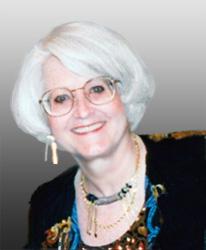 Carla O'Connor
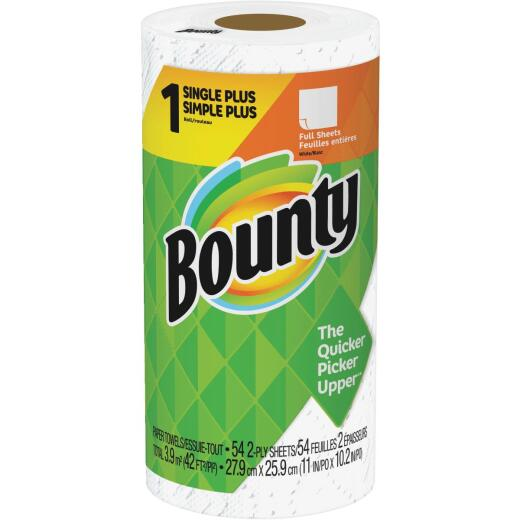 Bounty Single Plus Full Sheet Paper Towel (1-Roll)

==

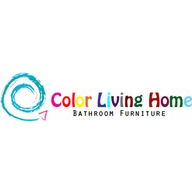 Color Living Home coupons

INSTRUCTIONS TO FOLLOW:
Only one stretch of the data is wanted: write out exactly the lines from the one holding "Carla O'Connor" through the one holding "Bounty Single Plus", both included, without the pictures.

RESPONSE BOX:
 Carla O'Connor
 Bounty Single Plus Full Sheet Paper Towel (1-Roll)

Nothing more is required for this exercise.